The AtomSpace is equipped with several formally-defined type constructors which can be used to create algebraic data types. These are SignatureLink, ArrowLink, TypeChoice, TypeNode and TypeSetLink. In addition to these, almost all other Link types can be implicitly used as type constructors, simply by using them underneath one of the first three. Roughly speaking, most link types are "duck typed" into type constructors when they appear under one of these.
So, for example, all Atom types are the primitive data types of the AtomSpace. In order to use one of these primitive types, to specify the type of a variable or the type of an atom, one uses the TypeNode, and simply gives the name of the primitive type, as a string. Thus, the TypeNode is like a type constructor, but it can only create primitive types.
To define a product type, one uses a SignatureLink together with a ListLink/AndLink. An AndLink all by itself functions as a normal set-theory boolean-and. An AndLink that appears underneath a SignatureLink should be understood as defining a product of types. Since almost any link can appear under the SignatureLink, there appears to be a very rich variety of product-like or composition-like types available on the AtomSpace, having various properties. Note, however, for function arguments, it is customary to use the ListLink instead of AndLink for the product type.
A related concept is implemented with the TypeSetLink, which is used to specify multiple type properties that must hold simultaneously.
The dual to the product type is the sum type; it is explicitly given by the TypeChoiceLink. In principle, one might have simply considered using a plain OrLink under a SignatureLink to accomplish this task. However, that would be more verbose than TypeChoice. In addition, the OrLink has the taint of first-order logic; it is often more convenient to approach problems in OpenCog from the intuitionist logic viewpoint, thus eschewing "logical-or" for "choice".
At this time, there is no support for type variables, and thus no support for parametric types, and thus, no support for generalized algebraic types (GADTs), dependent types or type families. There has been some experimental prototyping in this direction, but it has remained inconclusive due to a lack of user demand. Please ask for it, if you need it.
Note, however, there is a system resembling dependent types, called Connectors and Sections. It generalizes the idea of lambdas, function types and tensor types into a more general sheaf-theoretic framework. Individual connectors can be viewed as a kind of dependent type.

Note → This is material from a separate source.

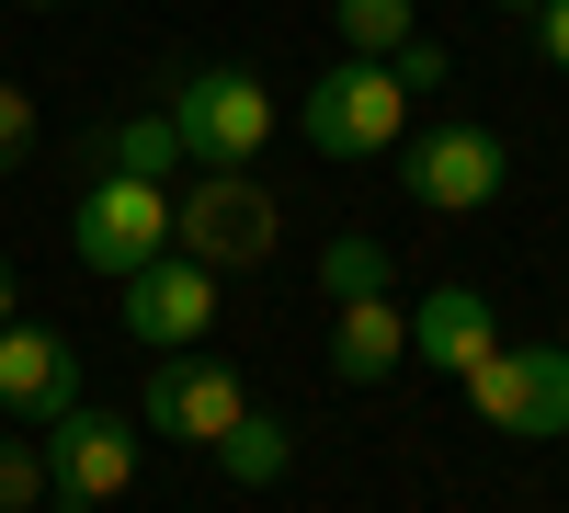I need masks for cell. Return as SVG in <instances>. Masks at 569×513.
<instances>
[{"mask_svg": "<svg viewBox=\"0 0 569 513\" xmlns=\"http://www.w3.org/2000/svg\"><path fill=\"white\" fill-rule=\"evenodd\" d=\"M46 502V456L34 445H0V513H34Z\"/></svg>", "mask_w": 569, "mask_h": 513, "instance_id": "18", "label": "cell"}, {"mask_svg": "<svg viewBox=\"0 0 569 513\" xmlns=\"http://www.w3.org/2000/svg\"><path fill=\"white\" fill-rule=\"evenodd\" d=\"M0 411H12V423L80 411V343L46 332V319H12V332H0Z\"/></svg>", "mask_w": 569, "mask_h": 513, "instance_id": "11", "label": "cell"}, {"mask_svg": "<svg viewBox=\"0 0 569 513\" xmlns=\"http://www.w3.org/2000/svg\"><path fill=\"white\" fill-rule=\"evenodd\" d=\"M69 240H80V263L91 274H126L137 263H160L171 251V182H126V171H91V195L69 206Z\"/></svg>", "mask_w": 569, "mask_h": 513, "instance_id": "7", "label": "cell"}, {"mask_svg": "<svg viewBox=\"0 0 569 513\" xmlns=\"http://www.w3.org/2000/svg\"><path fill=\"white\" fill-rule=\"evenodd\" d=\"M467 411L512 445H569V343H501L490 365H467Z\"/></svg>", "mask_w": 569, "mask_h": 513, "instance_id": "4", "label": "cell"}, {"mask_svg": "<svg viewBox=\"0 0 569 513\" xmlns=\"http://www.w3.org/2000/svg\"><path fill=\"white\" fill-rule=\"evenodd\" d=\"M12 319H23V274L0 263V332H12Z\"/></svg>", "mask_w": 569, "mask_h": 513, "instance_id": "20", "label": "cell"}, {"mask_svg": "<svg viewBox=\"0 0 569 513\" xmlns=\"http://www.w3.org/2000/svg\"><path fill=\"white\" fill-rule=\"evenodd\" d=\"M410 365V308L399 297H353L342 319H330V377L342 388H388Z\"/></svg>", "mask_w": 569, "mask_h": 513, "instance_id": "12", "label": "cell"}, {"mask_svg": "<svg viewBox=\"0 0 569 513\" xmlns=\"http://www.w3.org/2000/svg\"><path fill=\"white\" fill-rule=\"evenodd\" d=\"M34 126H46V115H34V91H23V80H0V171H23V160H34Z\"/></svg>", "mask_w": 569, "mask_h": 513, "instance_id": "17", "label": "cell"}, {"mask_svg": "<svg viewBox=\"0 0 569 513\" xmlns=\"http://www.w3.org/2000/svg\"><path fill=\"white\" fill-rule=\"evenodd\" d=\"M330 23H342V58H399V46L421 34L410 0H330Z\"/></svg>", "mask_w": 569, "mask_h": 513, "instance_id": "16", "label": "cell"}, {"mask_svg": "<svg viewBox=\"0 0 569 513\" xmlns=\"http://www.w3.org/2000/svg\"><path fill=\"white\" fill-rule=\"evenodd\" d=\"M319 286H330V308H353V297H388V286H399V251L376 240V228H342V240L319 251Z\"/></svg>", "mask_w": 569, "mask_h": 513, "instance_id": "15", "label": "cell"}, {"mask_svg": "<svg viewBox=\"0 0 569 513\" xmlns=\"http://www.w3.org/2000/svg\"><path fill=\"white\" fill-rule=\"evenodd\" d=\"M160 115H171V137H182V160L194 171H251L262 149H273V91H262V69H182L171 91H160Z\"/></svg>", "mask_w": 569, "mask_h": 513, "instance_id": "1", "label": "cell"}, {"mask_svg": "<svg viewBox=\"0 0 569 513\" xmlns=\"http://www.w3.org/2000/svg\"><path fill=\"white\" fill-rule=\"evenodd\" d=\"M501 354V308H490V286H421L410 297V365H433V377H467V365H490Z\"/></svg>", "mask_w": 569, "mask_h": 513, "instance_id": "10", "label": "cell"}, {"mask_svg": "<svg viewBox=\"0 0 569 513\" xmlns=\"http://www.w3.org/2000/svg\"><path fill=\"white\" fill-rule=\"evenodd\" d=\"M91 171H126V182H160V171H182V137H171V115L149 103V115H114L103 137H91Z\"/></svg>", "mask_w": 569, "mask_h": 513, "instance_id": "13", "label": "cell"}, {"mask_svg": "<svg viewBox=\"0 0 569 513\" xmlns=\"http://www.w3.org/2000/svg\"><path fill=\"white\" fill-rule=\"evenodd\" d=\"M501 182H512V149L490 126H433V137H399V195L421 217H479L501 206Z\"/></svg>", "mask_w": 569, "mask_h": 513, "instance_id": "6", "label": "cell"}, {"mask_svg": "<svg viewBox=\"0 0 569 513\" xmlns=\"http://www.w3.org/2000/svg\"><path fill=\"white\" fill-rule=\"evenodd\" d=\"M114 308H126V343H149V354H194V343L217 332V274L182 263V251H160V263L126 274Z\"/></svg>", "mask_w": 569, "mask_h": 513, "instance_id": "9", "label": "cell"}, {"mask_svg": "<svg viewBox=\"0 0 569 513\" xmlns=\"http://www.w3.org/2000/svg\"><path fill=\"white\" fill-rule=\"evenodd\" d=\"M34 12H58V0H34Z\"/></svg>", "mask_w": 569, "mask_h": 513, "instance_id": "22", "label": "cell"}, {"mask_svg": "<svg viewBox=\"0 0 569 513\" xmlns=\"http://www.w3.org/2000/svg\"><path fill=\"white\" fill-rule=\"evenodd\" d=\"M251 411V388L228 377L217 354H160L149 365V399H137V434H171V445H228V423Z\"/></svg>", "mask_w": 569, "mask_h": 513, "instance_id": "8", "label": "cell"}, {"mask_svg": "<svg viewBox=\"0 0 569 513\" xmlns=\"http://www.w3.org/2000/svg\"><path fill=\"white\" fill-rule=\"evenodd\" d=\"M536 34H547V69L569 80V0H547V12H536Z\"/></svg>", "mask_w": 569, "mask_h": 513, "instance_id": "19", "label": "cell"}, {"mask_svg": "<svg viewBox=\"0 0 569 513\" xmlns=\"http://www.w3.org/2000/svg\"><path fill=\"white\" fill-rule=\"evenodd\" d=\"M490 12H547V0H490Z\"/></svg>", "mask_w": 569, "mask_h": 513, "instance_id": "21", "label": "cell"}, {"mask_svg": "<svg viewBox=\"0 0 569 513\" xmlns=\"http://www.w3.org/2000/svg\"><path fill=\"white\" fill-rule=\"evenodd\" d=\"M217 468L240 480V491H273L284 468H297V434H284V411H240V423H228V445H217Z\"/></svg>", "mask_w": 569, "mask_h": 513, "instance_id": "14", "label": "cell"}, {"mask_svg": "<svg viewBox=\"0 0 569 513\" xmlns=\"http://www.w3.org/2000/svg\"><path fill=\"white\" fill-rule=\"evenodd\" d=\"M297 137H308L319 160H399V137H410V80H399L388 58L319 69L308 103H297Z\"/></svg>", "mask_w": 569, "mask_h": 513, "instance_id": "2", "label": "cell"}, {"mask_svg": "<svg viewBox=\"0 0 569 513\" xmlns=\"http://www.w3.org/2000/svg\"><path fill=\"white\" fill-rule=\"evenodd\" d=\"M46 513H103V502H126V480H137V423L126 411H58L46 423Z\"/></svg>", "mask_w": 569, "mask_h": 513, "instance_id": "5", "label": "cell"}, {"mask_svg": "<svg viewBox=\"0 0 569 513\" xmlns=\"http://www.w3.org/2000/svg\"><path fill=\"white\" fill-rule=\"evenodd\" d=\"M273 240H284V206H273L262 171H194L182 182V206H171V251L182 263L228 274V263H273Z\"/></svg>", "mask_w": 569, "mask_h": 513, "instance_id": "3", "label": "cell"}]
</instances>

The above-described type system was not implemented for some sort of woolly theoretical feel-good reasons; rather, it was motivated by the need to solve real problems: for example, to narrow the search that the query engine performs, so that, if you are searching for words, you don't get sentences or concepts or parts of speech back in your query results. The arrow type, and the composability of types is needed to control the stringing-together of rules by the backward chainer and the forward chainer in the unified rule engine. Indeed, the composition of arrow-signatures during chaining closely resembles dependency parsing.
Type constructors are tested in several places; most importantly in /tests/query/DeepTypeUTest.cxxtest.

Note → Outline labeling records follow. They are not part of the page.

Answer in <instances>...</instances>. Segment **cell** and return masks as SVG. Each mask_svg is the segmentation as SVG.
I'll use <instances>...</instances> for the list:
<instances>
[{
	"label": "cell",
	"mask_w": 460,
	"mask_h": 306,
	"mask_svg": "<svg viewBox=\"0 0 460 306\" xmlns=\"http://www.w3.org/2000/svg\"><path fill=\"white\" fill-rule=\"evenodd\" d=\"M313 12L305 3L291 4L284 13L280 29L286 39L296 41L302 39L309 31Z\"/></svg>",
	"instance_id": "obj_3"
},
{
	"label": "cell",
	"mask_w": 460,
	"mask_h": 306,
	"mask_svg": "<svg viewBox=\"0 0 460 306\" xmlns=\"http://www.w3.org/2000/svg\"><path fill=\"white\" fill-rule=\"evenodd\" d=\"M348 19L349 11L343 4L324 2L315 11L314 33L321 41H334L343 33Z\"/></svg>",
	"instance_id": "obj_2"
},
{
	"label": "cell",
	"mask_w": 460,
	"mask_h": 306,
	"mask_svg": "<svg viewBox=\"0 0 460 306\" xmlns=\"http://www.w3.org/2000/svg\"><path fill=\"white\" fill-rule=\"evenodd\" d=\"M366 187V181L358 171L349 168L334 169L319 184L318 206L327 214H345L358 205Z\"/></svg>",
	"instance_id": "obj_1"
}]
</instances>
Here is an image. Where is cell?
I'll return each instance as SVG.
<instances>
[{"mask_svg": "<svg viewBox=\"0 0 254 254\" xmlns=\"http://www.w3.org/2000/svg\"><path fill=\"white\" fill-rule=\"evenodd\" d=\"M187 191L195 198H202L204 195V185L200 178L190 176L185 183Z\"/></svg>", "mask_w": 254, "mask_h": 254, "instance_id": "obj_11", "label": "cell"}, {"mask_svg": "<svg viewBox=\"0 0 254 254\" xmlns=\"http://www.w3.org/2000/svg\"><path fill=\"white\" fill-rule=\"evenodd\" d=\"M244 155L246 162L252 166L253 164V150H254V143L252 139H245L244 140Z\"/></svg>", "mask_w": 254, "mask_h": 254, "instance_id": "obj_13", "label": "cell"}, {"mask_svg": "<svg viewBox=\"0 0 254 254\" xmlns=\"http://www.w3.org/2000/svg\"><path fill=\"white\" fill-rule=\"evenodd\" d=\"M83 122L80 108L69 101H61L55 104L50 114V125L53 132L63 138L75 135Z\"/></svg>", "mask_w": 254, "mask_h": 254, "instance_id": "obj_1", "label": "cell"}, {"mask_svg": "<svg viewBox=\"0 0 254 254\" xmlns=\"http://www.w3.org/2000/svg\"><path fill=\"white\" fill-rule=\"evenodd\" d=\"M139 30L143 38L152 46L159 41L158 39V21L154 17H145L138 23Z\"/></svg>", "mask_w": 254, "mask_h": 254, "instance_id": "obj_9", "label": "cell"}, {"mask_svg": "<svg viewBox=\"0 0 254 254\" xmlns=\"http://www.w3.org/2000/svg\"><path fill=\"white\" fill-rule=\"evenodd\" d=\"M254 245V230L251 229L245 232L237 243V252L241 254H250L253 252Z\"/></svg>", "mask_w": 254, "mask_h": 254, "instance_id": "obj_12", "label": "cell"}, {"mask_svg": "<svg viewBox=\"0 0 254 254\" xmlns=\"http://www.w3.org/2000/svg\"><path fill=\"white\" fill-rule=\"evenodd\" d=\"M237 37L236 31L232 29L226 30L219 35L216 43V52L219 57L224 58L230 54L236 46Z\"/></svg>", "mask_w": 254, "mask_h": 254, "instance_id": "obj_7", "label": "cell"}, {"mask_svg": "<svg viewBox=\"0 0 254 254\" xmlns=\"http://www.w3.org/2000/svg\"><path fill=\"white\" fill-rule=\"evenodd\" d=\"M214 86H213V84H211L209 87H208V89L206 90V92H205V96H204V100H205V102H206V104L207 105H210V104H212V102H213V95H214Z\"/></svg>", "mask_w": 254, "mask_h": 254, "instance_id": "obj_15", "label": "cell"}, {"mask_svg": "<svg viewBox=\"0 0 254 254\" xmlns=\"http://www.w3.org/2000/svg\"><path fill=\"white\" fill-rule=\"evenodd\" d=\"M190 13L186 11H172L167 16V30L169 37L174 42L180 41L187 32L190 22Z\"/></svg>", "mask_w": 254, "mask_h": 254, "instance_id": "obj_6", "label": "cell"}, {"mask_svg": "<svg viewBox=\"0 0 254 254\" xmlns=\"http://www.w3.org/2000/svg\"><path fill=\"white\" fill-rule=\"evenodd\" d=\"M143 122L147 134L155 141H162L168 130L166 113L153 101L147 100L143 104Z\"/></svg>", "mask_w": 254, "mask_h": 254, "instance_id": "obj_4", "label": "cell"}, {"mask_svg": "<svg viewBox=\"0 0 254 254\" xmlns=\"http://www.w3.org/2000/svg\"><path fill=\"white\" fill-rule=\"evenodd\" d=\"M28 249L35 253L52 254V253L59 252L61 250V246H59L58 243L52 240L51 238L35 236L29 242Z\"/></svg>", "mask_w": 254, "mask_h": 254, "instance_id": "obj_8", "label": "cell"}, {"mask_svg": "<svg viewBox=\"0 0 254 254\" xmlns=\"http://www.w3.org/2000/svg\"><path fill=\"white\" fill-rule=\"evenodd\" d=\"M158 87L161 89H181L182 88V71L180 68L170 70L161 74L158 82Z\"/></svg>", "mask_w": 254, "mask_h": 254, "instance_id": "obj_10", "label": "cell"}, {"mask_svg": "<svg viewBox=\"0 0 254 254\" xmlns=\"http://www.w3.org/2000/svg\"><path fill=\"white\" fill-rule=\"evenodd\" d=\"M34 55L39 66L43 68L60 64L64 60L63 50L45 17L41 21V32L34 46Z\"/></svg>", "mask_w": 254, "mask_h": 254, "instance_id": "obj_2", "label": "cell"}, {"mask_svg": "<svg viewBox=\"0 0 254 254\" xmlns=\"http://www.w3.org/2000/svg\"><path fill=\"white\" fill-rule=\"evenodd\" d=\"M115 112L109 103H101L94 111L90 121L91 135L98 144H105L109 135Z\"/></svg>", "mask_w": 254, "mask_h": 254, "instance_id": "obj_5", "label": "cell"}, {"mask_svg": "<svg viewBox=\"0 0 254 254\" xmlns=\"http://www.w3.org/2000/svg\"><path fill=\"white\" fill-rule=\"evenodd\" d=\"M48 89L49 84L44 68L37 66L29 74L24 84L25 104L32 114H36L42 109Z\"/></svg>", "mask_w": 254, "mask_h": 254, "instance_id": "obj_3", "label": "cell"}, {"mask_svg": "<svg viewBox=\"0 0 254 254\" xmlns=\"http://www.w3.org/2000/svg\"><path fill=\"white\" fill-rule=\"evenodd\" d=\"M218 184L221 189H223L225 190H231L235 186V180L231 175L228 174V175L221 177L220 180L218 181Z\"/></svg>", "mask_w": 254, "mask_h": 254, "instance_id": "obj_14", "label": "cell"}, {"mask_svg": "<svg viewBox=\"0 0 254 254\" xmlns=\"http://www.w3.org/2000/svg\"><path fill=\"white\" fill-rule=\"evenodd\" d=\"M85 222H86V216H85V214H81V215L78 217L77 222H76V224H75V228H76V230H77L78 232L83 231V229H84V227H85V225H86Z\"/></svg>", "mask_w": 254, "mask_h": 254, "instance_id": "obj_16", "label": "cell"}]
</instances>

Examples, scheme interfaces
Examples can be found in /examples/pattern-matcher/type-signature.scm.
The scheme function cog-value-is-type? returns true or false depending on whether the indicated value is compatible with the given type.
The scheme function cog-type-match? returns true or false, to indicate if the left-hand type can be mated with the right-hand type. If the right-hand side is a plain value, it behaves identically to cog-value-is-type?. It can be used, for example to determine if its OK to pass an argument of some given type to a function call that only accepts certain types. In particular, it is useful for determining if two rules can be chained together.
The scheme function cog-type-compose computes the composition of two types. For example, given two functions or two rules, it can be used to compute the function type of the two functions composed together. It will always return a non-empty type, the smallest type satisfying both left and right sides, whenever cog-type-match? returns true. It will always return the empty set (undefined handle) whenever cog-type-match? returns false. (currently implementation is incomplete; not hard, just incomplete.).
The C++ interface is here: /opencog/atomutils/TypeUtils.h
Type variables, type classes
These concepts might be useful to solve one problem: improving the performance of the query engine for extremely simple searches. The query engine was designed to support very complicated pattern searches, as needed for natural language processing; as a result, various simple searches, such as those needed for PLN and the unified rule engine run quite slowly: most of the query engine infrastructure is not needed or used. It would be nice if, for certain "simple" queries, the query engine could be overloaded (i.e. QueryLink and MeetLink overloaded) with simpler/faster implementations.
Such overloading requires that the arguments to MeetLink, QueryLink be identified and type-checked: if the arguments are of a certain simple type, then a simplified search could be conducted. There are two ways to do this. The abstract way is to provide type class support, and then overload MeetLink by (for example) "FastMeetLink" when that typeclass is seen.
The more realistic way to actually implement this is "under the covers", in the C++ code for the query engine, so that, whenever a particularly simple MeetLink is spotted, then equally simple search code is used. It is possible that this could maybe dramatically improve PLN and URE performance!?